(Spatial reasoning question records)
════

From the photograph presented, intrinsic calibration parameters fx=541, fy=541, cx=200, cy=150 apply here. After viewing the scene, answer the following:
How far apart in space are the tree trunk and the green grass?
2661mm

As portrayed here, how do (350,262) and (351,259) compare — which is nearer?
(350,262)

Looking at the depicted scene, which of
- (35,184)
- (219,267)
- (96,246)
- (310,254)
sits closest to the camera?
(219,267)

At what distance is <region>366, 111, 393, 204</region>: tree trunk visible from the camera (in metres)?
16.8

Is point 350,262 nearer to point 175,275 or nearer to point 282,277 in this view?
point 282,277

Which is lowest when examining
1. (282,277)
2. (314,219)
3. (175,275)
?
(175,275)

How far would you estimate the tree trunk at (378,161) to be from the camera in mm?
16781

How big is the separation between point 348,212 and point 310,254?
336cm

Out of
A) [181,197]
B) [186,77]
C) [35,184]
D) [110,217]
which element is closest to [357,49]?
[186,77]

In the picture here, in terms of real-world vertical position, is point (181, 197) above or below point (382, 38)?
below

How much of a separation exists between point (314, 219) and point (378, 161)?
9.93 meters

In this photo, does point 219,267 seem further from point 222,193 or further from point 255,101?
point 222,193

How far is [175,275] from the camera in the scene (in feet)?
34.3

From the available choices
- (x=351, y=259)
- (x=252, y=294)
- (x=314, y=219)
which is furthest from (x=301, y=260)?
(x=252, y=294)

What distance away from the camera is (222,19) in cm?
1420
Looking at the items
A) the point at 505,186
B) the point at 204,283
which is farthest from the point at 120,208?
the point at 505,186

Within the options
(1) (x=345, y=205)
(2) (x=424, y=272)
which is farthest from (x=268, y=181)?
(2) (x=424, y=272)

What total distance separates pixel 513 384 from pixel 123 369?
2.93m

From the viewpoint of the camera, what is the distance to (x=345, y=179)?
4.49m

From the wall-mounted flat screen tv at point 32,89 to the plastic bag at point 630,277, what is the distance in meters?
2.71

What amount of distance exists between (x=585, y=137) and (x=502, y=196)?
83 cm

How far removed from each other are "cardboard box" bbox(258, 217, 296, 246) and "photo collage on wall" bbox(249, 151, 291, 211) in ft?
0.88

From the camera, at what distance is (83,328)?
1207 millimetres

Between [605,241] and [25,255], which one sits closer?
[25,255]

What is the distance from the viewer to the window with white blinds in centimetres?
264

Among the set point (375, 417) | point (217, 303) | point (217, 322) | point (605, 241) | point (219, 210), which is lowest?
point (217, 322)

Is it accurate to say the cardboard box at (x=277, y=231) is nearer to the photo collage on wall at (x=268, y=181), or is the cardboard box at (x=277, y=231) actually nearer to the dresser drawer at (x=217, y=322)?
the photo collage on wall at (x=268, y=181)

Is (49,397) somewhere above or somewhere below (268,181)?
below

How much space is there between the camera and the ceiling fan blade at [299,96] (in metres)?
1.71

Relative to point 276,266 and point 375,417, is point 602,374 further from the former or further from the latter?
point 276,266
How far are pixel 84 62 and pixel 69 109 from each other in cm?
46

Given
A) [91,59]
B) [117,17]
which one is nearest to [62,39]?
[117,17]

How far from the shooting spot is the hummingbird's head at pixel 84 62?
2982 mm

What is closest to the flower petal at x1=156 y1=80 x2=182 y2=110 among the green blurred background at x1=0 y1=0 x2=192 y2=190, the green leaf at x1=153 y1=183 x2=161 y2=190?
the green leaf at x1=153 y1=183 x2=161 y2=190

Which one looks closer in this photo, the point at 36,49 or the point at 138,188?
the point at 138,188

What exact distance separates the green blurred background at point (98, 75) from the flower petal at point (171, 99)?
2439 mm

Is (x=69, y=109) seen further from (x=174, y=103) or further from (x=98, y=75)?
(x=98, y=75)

════

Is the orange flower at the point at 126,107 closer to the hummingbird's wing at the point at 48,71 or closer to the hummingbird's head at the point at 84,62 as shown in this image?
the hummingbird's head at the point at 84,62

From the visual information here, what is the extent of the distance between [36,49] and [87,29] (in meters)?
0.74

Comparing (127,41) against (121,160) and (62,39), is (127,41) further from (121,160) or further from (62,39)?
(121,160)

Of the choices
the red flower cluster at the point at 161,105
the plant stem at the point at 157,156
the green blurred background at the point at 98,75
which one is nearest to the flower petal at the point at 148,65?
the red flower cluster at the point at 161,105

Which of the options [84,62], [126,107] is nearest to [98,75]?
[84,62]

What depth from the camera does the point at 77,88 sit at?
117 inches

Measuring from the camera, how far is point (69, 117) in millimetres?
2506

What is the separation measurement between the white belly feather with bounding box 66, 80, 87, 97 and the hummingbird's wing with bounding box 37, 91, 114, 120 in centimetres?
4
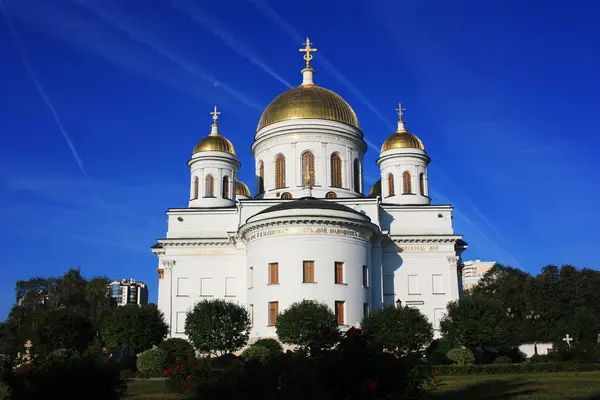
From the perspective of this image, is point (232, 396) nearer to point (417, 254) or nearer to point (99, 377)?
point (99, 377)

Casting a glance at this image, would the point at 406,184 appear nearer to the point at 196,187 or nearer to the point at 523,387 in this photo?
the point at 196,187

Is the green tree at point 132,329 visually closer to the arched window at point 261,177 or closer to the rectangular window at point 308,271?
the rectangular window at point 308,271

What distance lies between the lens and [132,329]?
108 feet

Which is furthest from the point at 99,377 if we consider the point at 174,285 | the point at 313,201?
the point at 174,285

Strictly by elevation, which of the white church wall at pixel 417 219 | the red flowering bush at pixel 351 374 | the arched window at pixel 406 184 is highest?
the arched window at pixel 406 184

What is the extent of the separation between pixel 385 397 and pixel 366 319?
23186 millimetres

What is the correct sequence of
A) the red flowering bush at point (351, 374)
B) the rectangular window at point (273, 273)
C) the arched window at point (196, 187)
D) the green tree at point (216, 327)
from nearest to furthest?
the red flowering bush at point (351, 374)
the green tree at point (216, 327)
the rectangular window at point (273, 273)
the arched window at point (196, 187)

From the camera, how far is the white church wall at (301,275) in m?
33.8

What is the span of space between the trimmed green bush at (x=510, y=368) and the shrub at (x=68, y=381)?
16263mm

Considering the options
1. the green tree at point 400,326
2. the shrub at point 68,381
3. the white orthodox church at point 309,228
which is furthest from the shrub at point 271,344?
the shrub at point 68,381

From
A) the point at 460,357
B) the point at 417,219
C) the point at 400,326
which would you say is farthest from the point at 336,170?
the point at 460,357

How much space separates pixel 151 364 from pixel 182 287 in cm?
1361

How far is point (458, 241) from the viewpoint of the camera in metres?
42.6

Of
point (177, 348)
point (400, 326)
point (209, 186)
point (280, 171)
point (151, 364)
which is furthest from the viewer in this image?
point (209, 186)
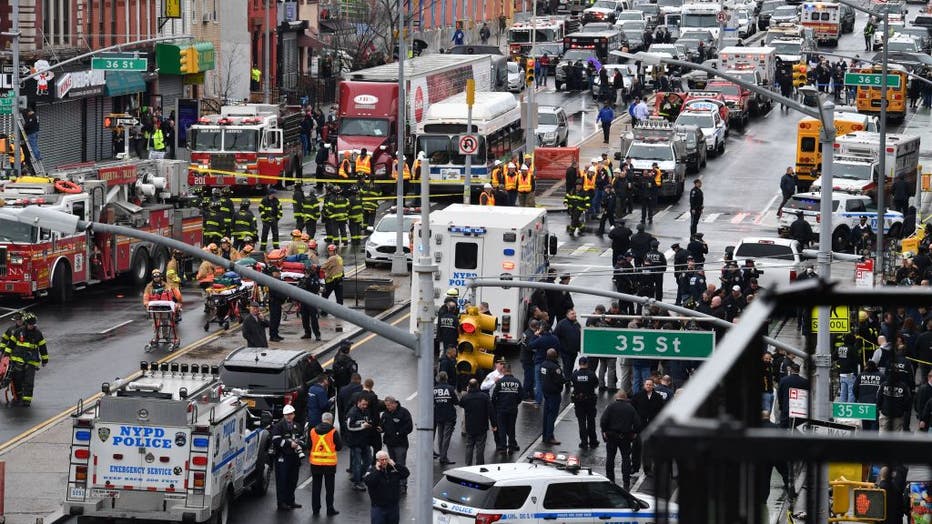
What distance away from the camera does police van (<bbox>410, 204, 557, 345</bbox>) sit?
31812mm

════

Goal: Pick out and copy every line of the records that contains the word "this". Case counts.

Exercise solution:
Is point 350,262 nearer to point 175,275 or nearer to point 282,277 in this view?
In this photo, does point 219,267 seem further from point 222,193 or further from point 255,101?
Which one looks closer in this photo, the point at 36,49 or the point at 138,188?
Is the orange flower at the point at 126,107 closer to the hummingbird's wing at the point at 48,71 or closer to the hummingbird's head at the point at 84,62 as shown in this image?
From the perspective of this image, is point (232, 396) nearer to point (417, 254) or nearer to point (99, 377)?
Casting a glance at this image, would the point at 406,184 appear nearer to the point at 196,187 or nearer to the point at 523,387 in this photo?
which is furthest from the viewer in this image?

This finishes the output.